Another significant impact of the COVID-19 pandemic on law students was the change in the legal employment market. With the loss of employment opportunities came the greater loss of mentoring opportunities that traditionally occur through clerkships in law offices and judges’ chambers. Just as legal education has changed dramatically, so has the nature of post-law school employment for the entire legal profession. The profound changes in the way that lawyers practice law will, no doubt, continue to influence dramatically the interaction between law schools and the legal profession.
It is simply beyond debate that flourishing Inns of Court around the nation are needed more now than ever. The Inns have always worked closely with law schools to provide mentoring, ethics instruction, and models of professionalism and legal excellence to complement the educational experience of new lawyers.

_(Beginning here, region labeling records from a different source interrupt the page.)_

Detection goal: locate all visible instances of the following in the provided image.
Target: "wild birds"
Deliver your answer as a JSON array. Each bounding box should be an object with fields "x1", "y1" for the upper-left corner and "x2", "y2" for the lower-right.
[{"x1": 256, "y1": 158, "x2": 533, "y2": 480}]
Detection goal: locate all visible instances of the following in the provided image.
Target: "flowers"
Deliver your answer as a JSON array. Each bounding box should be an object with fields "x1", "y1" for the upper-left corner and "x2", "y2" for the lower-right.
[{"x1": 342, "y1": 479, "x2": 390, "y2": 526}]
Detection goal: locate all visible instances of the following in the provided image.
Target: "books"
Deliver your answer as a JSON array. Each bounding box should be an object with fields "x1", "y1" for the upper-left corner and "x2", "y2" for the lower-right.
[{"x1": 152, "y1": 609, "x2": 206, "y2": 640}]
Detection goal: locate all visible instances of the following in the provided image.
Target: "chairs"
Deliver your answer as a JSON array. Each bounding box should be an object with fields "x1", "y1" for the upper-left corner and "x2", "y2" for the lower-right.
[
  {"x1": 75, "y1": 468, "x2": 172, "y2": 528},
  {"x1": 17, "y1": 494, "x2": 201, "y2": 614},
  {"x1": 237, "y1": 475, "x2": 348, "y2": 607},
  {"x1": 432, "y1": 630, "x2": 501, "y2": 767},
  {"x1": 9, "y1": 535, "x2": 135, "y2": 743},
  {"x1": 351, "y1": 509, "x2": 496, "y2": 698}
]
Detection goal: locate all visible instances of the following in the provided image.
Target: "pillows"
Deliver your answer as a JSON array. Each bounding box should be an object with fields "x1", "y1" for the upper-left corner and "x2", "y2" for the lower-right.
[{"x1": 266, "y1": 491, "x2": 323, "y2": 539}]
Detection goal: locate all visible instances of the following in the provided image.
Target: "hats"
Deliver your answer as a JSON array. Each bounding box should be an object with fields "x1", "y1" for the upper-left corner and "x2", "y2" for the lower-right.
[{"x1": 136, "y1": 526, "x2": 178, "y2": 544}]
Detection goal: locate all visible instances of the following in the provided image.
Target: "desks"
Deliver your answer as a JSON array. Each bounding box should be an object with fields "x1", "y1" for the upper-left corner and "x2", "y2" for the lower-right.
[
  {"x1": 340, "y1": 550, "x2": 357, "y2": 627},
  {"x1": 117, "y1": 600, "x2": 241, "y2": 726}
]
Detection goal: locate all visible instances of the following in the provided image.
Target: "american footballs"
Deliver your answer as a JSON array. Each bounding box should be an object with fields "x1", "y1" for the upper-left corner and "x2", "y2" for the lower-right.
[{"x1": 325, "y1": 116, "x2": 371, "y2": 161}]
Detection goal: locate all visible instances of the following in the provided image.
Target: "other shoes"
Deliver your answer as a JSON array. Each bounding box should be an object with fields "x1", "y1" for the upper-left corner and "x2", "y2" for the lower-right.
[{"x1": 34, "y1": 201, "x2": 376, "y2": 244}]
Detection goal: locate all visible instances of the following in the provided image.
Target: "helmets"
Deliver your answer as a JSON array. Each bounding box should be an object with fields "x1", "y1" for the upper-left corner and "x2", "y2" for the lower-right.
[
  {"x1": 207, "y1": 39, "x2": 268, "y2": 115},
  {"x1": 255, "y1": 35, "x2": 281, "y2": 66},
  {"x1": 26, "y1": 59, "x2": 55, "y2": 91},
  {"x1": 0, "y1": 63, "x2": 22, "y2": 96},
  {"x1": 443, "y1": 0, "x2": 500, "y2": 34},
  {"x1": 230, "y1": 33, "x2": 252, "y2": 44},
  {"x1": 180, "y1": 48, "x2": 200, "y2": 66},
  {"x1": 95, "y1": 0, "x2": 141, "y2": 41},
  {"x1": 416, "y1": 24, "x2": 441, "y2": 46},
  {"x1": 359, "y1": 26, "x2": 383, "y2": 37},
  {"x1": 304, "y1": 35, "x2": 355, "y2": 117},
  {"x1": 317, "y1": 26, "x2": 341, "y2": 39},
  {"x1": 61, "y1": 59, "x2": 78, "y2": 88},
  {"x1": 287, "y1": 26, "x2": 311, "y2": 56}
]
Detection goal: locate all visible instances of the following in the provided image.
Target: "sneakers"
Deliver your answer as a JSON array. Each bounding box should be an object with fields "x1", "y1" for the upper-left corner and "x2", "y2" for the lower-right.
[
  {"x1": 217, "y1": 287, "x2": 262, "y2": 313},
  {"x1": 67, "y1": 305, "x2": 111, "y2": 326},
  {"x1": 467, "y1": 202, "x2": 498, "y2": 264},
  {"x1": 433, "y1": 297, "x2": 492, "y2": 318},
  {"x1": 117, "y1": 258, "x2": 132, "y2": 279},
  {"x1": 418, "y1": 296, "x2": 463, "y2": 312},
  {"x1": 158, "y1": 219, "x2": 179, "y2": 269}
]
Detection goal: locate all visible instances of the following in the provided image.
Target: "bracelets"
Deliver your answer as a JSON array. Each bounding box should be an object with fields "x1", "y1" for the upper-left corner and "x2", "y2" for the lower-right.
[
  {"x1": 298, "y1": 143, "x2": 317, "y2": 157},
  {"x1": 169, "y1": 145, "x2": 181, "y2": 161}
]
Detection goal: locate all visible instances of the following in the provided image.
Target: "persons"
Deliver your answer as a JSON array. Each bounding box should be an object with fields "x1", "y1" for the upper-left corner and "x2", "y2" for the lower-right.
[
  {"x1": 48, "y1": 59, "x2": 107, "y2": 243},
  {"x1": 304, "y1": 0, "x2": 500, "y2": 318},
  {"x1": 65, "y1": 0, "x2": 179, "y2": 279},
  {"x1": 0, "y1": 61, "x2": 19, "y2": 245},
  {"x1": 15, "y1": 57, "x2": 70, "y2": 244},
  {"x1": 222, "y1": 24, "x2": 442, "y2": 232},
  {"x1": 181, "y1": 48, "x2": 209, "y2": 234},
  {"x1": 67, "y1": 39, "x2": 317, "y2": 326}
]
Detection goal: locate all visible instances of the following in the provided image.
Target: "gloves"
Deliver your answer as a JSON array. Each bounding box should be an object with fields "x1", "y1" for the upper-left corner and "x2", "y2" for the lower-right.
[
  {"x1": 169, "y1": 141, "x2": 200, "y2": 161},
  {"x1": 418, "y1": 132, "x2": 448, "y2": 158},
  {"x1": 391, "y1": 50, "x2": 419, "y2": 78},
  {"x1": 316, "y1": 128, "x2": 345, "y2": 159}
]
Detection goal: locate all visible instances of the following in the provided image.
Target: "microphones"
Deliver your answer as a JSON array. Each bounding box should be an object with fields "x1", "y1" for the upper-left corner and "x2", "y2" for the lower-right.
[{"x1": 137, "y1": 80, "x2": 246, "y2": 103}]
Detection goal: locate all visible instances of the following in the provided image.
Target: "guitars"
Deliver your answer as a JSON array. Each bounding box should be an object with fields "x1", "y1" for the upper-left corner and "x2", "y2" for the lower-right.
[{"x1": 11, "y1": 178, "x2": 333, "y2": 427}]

Post-COVID, this partnership will be essential in transmitting the ideals of the Inns of Court to a new generation of lawyers and in readjusting the profession to new realities in the legal profession in a way that preserves our essential ideals.
After COVID-19 changed everything, we are all learning to live out our professional ideals in new ways. The lawyers who experienced law school “in the time of COVID” will have much to teach those of us with a much more traditional understanding of legal education. I am hopeful that we will all be open to reimagining how our profession can remain grounded in the history of the Inns of Court movement as we embrace the future of a very changed legal profession.
Author’s note: I am indebted to Deans Vikram D. Amar, Paul L. Caron, Chris Guthrie, Jeffrey L. Jackson, William C. Koch Jr., Stephen W. Mazza, Wendy C. Perdue, Kevin K. Washburn, and Angela Onwuachi-Willig for their invaluable contributions to this article and to my former law clerk, Professor Colleen Medill of the University of Nebraska College of Law, for her characteristic outstanding edits and revisions.
Judge Deanell Reece Tacha is dean emeritus of Pepperdine University Caruso School of Law and a circuit judge of the U.S. Court of Appeals for the Tenth Circuit (Ret.). She served as president of the American Inns of Court from 2004 to 2008 and received its A. Sherman Christensen Award in 2012. Additionally, she has served on several national committees and held numerous leadership positions as a member of the Judge Hugh Means American Inn of Court in Lawrence, Kansas, and the Judge Paul R. Michel IP American Inn of Court in Los Angeles, California.